▶ **Requirements**:
Reproduce every line of the records below verbatim, changing nothing.

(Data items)

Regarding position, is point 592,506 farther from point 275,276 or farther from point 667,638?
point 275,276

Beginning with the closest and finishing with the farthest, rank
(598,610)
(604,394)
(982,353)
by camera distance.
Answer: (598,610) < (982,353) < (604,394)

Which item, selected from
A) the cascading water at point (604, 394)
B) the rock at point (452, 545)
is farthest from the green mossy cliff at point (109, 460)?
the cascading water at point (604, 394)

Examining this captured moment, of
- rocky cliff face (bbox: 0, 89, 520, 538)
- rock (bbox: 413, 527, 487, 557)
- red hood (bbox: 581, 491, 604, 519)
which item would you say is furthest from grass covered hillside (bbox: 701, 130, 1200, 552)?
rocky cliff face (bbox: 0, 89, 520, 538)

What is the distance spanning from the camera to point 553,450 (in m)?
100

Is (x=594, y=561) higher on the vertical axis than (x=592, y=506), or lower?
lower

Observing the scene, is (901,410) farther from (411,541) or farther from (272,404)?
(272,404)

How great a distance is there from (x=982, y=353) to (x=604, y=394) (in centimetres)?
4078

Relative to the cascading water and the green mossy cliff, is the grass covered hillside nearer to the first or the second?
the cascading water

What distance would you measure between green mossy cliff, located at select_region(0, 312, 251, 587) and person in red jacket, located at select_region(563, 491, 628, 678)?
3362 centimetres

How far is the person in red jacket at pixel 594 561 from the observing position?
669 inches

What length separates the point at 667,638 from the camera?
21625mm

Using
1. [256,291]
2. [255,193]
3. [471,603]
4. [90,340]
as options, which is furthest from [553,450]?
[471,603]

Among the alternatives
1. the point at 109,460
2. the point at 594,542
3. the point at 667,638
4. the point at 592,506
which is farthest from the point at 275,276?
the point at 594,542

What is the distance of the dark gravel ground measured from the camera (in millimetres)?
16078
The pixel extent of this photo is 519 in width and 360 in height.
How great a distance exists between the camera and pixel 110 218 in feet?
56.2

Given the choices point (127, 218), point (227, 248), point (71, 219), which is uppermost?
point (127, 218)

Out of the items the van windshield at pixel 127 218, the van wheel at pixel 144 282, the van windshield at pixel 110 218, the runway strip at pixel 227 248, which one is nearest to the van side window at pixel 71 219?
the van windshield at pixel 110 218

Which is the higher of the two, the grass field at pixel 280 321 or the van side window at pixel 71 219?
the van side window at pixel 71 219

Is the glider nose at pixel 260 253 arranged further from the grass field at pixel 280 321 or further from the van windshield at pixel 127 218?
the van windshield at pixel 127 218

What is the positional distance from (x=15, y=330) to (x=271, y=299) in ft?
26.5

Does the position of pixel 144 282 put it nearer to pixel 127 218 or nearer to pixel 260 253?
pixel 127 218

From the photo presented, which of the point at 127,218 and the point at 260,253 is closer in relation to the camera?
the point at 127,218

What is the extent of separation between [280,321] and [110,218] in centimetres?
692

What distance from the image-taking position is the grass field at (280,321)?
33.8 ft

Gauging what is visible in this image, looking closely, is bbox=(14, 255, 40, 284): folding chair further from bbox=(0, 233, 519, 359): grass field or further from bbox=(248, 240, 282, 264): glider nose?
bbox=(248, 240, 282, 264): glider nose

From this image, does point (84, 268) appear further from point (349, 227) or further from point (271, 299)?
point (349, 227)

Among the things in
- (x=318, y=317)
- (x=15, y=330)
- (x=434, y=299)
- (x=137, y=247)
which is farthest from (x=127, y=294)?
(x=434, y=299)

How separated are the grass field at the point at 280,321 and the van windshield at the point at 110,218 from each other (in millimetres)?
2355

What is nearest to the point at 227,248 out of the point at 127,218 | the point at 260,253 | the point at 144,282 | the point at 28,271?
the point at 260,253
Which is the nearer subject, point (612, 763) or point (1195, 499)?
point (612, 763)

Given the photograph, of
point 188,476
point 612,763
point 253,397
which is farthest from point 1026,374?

▶ **Solution below**:
Regarding position, is point 592,506 farther from point 275,276 or farther from point 667,638?
point 275,276

Beginning with the closest and finishing with the farthest, rank
(598,610)
(604,394)
(982,353)
by camera distance.
Answer: (598,610) < (982,353) < (604,394)

Which item, selected from
A) the cascading water at point (604, 394)
B) the rock at point (452, 545)
is farthest from the green mossy cliff at point (109, 460)?
the cascading water at point (604, 394)

Examining this captured moment, of
- rocky cliff face (bbox: 0, 89, 520, 538)
- rock (bbox: 413, 527, 487, 557)
- red hood (bbox: 581, 491, 604, 519)
which item would you say is furthest from grass covered hillside (bbox: 701, 130, 1200, 552)?
rocky cliff face (bbox: 0, 89, 520, 538)

What is the distance spanning from the camera to point 553,450 (in m)?
100

Is (x=594, y=561) higher on the vertical axis than (x=592, y=506), or lower?
lower

Observing the scene, is (901,410) farther from (411,541) or farther from (272,404)?
(272,404)

How great a distance is there from (x=982, y=353) to (x=604, y=394) (in centimetres)?
4078

Relative to the cascading water and the green mossy cliff, is the grass covered hillside nearer to the first or the second?
the cascading water

What distance would you measure between green mossy cliff, located at select_region(0, 312, 251, 587) and person in red jacket, located at select_region(563, 491, 628, 678)?
3362 centimetres

How far is the person in red jacket at pixel 594 561 from the observing position?
669 inches

What length separates the point at 667,638 from the camera?
21625mm

Using
1. [256,291]
2. [255,193]
3. [471,603]
4. [90,340]
as options, which is furthest from [553,450]?
[471,603]

Among the alternatives
1. the point at 109,460
2. the point at 594,542
3. the point at 667,638
4. the point at 592,506
which is farthest from the point at 275,276?
the point at 594,542

What is the distance of the dark gravel ground measured from the camera (in millimetres)?
16078
The pixel extent of this photo is 519 in width and 360 in height.
How great a distance exists between the camera and pixel 110 218 in feet?
56.2

Given the choices point (127, 218), point (227, 248), point (71, 219), which is uppermost?
point (127, 218)

Out of the items the van windshield at pixel 127 218, the van wheel at pixel 144 282, the van windshield at pixel 110 218, the runway strip at pixel 227 248, which one is nearest to the van side window at pixel 71 219?
the van windshield at pixel 110 218

Which is the higher of the two, the grass field at pixel 280 321 or the van side window at pixel 71 219?
the van side window at pixel 71 219

Is the glider nose at pixel 260 253 arranged further from the grass field at pixel 280 321 or further from the van windshield at pixel 127 218?
the van windshield at pixel 127 218

What is the positional distance from (x=15, y=330) to (x=271, y=299) in ft?
26.5

Does the position of pixel 144 282 put it nearer to pixel 127 218 or nearer to pixel 260 253?
pixel 127 218

From the photo presented, which of the point at 127,218 and the point at 260,253 is closer in relation to the camera?
the point at 127,218

What is the extent of separation between [280,321] and [110,218] in centimetres?
692

What distance from the image-taking position is the grass field at (280,321)?
33.8 ft

Gauging what is visible in this image, looking closely, is bbox=(14, 255, 40, 284): folding chair further from bbox=(0, 233, 519, 359): grass field or further from bbox=(248, 240, 282, 264): glider nose?
bbox=(248, 240, 282, 264): glider nose

From this image, does point (84, 268) appear further from point (349, 227) or further from point (271, 299)?
point (349, 227)

Among the things in
- (x=318, y=317)
- (x=15, y=330)
- (x=434, y=299)
- (x=137, y=247)
which is farthest from (x=127, y=294)?
(x=434, y=299)

How separated are the grass field at the point at 280,321 and the van windshield at the point at 110,218 from each other (in millimetres)?
2355

What is nearest to the point at 227,248 out of the point at 127,218 | the point at 260,253 | the point at 144,282 | the point at 28,271?
the point at 260,253
Which is the nearer subject, point (612, 763) or point (1195, 499)?
point (612, 763)

Given the photograph, of
point 188,476
point 612,763
point 253,397
which is farthest from point 1026,374?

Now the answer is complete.